The goal with this system is that I'm going to implement this on a heat source. The fan is going to blow warm air onto a object and the object is holding the temperature sensor. If the fan is blowing to much warm air, then the controller is going to turn down the speed of the fan so the temperature of the object meets the reference
![a](https://raw.githubusercontent.com/DanielMartensson/CControl/master/Projects/Fan%20Controller/System.jpg)
I have been using Matavecontrol and Mataveid to estimate and creating the kalman gain matrix and the LQR control law with integral action. I'm the author of both Matavecontrol and Mataveid.
Identification process. Here I have using the Observer Kalman Filter Identification and Eigen System Realization methods.
![a](https://raw.githubusercontent.com/DanielMartensson/CControl/master/Projects/Fan%20Controller/Identification%20and%20simulation/Identification.png)
Simulation process:
![a](https://raw.githubusercontent.com/DanielMartensson/CControl/master/Projects/Fan%20Controller/Identification%20and%20simulation/Simulation.png)

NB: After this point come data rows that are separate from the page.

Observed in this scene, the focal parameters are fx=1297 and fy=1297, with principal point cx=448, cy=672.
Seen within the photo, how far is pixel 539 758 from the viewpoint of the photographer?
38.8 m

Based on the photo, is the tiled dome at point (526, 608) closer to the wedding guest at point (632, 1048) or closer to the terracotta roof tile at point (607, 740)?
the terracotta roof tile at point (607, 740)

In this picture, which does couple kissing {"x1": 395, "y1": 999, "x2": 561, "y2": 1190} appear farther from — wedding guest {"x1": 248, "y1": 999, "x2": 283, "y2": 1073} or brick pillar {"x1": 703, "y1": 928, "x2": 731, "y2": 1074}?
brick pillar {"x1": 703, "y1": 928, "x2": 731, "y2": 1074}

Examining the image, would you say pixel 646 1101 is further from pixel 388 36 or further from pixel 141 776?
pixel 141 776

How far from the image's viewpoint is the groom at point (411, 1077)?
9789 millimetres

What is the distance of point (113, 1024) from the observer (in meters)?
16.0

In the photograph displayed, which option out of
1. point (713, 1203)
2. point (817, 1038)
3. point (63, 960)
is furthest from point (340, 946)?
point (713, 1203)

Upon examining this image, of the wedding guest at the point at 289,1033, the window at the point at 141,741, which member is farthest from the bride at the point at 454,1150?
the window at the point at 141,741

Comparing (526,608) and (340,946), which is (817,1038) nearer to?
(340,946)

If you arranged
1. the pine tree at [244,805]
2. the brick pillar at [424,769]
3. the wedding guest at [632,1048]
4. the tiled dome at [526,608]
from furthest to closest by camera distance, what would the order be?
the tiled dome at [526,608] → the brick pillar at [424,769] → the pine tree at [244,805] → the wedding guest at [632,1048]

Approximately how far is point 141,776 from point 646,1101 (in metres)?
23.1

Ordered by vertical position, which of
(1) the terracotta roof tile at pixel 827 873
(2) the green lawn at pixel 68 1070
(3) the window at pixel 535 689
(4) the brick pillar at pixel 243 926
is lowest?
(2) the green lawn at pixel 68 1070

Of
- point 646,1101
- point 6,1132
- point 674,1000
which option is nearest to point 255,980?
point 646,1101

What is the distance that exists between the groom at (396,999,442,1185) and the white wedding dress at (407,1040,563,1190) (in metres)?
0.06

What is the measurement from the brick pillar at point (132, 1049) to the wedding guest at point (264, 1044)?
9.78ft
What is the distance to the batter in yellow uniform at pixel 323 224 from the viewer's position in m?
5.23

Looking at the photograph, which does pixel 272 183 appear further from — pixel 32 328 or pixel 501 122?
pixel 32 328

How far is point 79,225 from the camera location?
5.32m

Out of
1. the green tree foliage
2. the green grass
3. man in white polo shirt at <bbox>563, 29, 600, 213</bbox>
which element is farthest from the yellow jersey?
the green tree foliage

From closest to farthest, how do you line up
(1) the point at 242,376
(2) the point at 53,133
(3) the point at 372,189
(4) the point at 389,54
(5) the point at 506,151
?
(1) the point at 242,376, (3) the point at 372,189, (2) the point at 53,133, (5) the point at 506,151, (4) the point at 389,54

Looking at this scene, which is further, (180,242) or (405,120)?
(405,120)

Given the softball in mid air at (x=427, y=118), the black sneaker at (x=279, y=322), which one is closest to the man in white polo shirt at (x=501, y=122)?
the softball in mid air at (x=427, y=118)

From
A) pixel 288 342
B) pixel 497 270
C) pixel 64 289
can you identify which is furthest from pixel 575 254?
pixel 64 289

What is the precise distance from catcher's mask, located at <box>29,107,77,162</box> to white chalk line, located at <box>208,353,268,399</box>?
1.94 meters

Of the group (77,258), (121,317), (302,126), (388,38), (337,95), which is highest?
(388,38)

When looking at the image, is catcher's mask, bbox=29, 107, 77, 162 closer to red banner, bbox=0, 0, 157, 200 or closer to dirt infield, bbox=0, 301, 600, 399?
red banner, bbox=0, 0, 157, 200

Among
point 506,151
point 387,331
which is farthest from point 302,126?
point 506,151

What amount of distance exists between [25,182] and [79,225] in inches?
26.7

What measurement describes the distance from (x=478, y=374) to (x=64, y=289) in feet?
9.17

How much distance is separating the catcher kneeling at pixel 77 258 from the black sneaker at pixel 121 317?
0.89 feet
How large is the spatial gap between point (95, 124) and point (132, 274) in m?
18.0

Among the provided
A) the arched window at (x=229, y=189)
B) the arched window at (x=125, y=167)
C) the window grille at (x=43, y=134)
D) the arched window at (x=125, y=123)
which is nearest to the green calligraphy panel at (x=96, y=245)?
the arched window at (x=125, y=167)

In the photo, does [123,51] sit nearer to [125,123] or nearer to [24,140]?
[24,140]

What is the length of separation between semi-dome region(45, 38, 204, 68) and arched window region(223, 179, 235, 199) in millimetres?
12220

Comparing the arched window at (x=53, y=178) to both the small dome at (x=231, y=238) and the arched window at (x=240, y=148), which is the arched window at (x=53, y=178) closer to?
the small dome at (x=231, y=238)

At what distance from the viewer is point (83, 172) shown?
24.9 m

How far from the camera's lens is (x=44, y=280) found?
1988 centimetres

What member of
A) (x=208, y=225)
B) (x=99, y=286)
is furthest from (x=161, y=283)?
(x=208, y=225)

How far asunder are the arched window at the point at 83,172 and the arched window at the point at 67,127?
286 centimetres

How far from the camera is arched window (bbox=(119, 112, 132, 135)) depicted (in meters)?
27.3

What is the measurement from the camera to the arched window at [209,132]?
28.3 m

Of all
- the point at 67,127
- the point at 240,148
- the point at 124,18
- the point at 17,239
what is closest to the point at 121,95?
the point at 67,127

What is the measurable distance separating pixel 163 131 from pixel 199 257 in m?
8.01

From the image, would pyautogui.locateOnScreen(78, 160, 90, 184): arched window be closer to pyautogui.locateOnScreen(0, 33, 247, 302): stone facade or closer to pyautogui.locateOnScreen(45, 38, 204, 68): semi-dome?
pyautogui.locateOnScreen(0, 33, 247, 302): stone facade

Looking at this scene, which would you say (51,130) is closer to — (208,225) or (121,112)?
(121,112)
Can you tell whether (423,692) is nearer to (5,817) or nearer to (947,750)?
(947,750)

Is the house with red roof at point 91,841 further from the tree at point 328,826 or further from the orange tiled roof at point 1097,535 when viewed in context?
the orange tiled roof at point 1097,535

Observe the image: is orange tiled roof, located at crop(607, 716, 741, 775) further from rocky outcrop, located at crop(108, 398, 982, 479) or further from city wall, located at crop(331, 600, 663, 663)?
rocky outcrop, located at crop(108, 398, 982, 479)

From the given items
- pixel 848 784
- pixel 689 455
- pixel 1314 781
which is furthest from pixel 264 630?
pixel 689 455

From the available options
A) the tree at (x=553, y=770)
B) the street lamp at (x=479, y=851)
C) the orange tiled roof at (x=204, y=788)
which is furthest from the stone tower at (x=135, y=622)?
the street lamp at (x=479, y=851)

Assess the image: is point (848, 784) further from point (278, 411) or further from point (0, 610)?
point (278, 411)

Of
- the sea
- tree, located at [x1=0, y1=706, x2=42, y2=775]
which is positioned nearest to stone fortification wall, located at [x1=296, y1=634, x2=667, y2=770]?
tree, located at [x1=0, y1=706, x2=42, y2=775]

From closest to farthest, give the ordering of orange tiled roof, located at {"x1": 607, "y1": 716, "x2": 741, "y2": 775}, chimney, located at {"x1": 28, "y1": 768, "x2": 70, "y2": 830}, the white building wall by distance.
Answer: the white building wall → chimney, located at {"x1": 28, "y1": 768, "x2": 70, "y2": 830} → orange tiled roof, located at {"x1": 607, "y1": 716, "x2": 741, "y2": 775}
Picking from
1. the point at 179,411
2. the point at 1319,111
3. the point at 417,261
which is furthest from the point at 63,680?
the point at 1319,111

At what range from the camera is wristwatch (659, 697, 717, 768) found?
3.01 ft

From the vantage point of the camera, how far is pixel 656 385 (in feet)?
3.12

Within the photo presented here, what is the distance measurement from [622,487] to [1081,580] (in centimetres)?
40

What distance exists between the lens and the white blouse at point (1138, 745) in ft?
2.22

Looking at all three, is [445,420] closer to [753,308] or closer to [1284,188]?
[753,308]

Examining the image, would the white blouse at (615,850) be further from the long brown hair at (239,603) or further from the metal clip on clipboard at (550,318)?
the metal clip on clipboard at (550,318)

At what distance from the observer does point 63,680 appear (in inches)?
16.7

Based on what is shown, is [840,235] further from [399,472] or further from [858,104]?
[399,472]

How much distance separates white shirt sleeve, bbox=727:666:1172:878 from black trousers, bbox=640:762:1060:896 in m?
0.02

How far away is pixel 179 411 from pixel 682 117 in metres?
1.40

## Model Predictive Integral Temperature Controller
This is a Model Predictive Controller, with integral action. It uses linear programming instead of quadratic programming for the optimization. This controller works well.
This predictive controller have a wiring diagram if you want to build the same controller for your temperature project.
![a](https://raw.githubusercontent.com/DanielMartensson/CControl/master/Projects/Temperature%20Controller/IMPC.jpg)
![a](https://raw.githubusercontent.com/DanielMartensson/CControl/master/Projects/Temperature%20Controller/IMPC2.jpg)
Step answer of first order model.
![a](https://raw.githubusercontent.com/DanielMartensson/CControl/master/Projects/Temperature%20Controller/Step%20answer%20-%20First%20order.png)
## Model Reference Adaptive CAN-bus controller
This is a MRAC project, Model Reference Adaptive Controller. This controls the a Sonceboz stepper motor with CAN-bus J1939-21 protocol. The purpose is to control a big wheel with two multivariable hydraulical valves.
See the movie in the project folder.
Library for SAE J1939 https://github.com/DanielMartensson/Open-SAE-J1939
![a](https://raw.githubusercontent.com/DanielMartensson/CControl/master/Projects/Stepper%20Motor%20Controller/Picture%20CAN-bus.jpg)
## Square Root Uncented Kalman Filter for state estimation and parameter estimation
This is the latest Uncented Kalman Filter. MATLAB is using the same algorithm. A `.m` file is available at the `SR-UKF` folder.
For state estimation
![a](https://raw.githubusercontent.com/DanielMartensson/CControl/master/Projects/SR-UKF/sr-ukf-state-estimation.png)
For parameter estimation
![a](https://raw.githubusercontent.com/DanielMartensson/CControl/master/Projects/SR-UKF/sr-ukf-parameter-estimation.png)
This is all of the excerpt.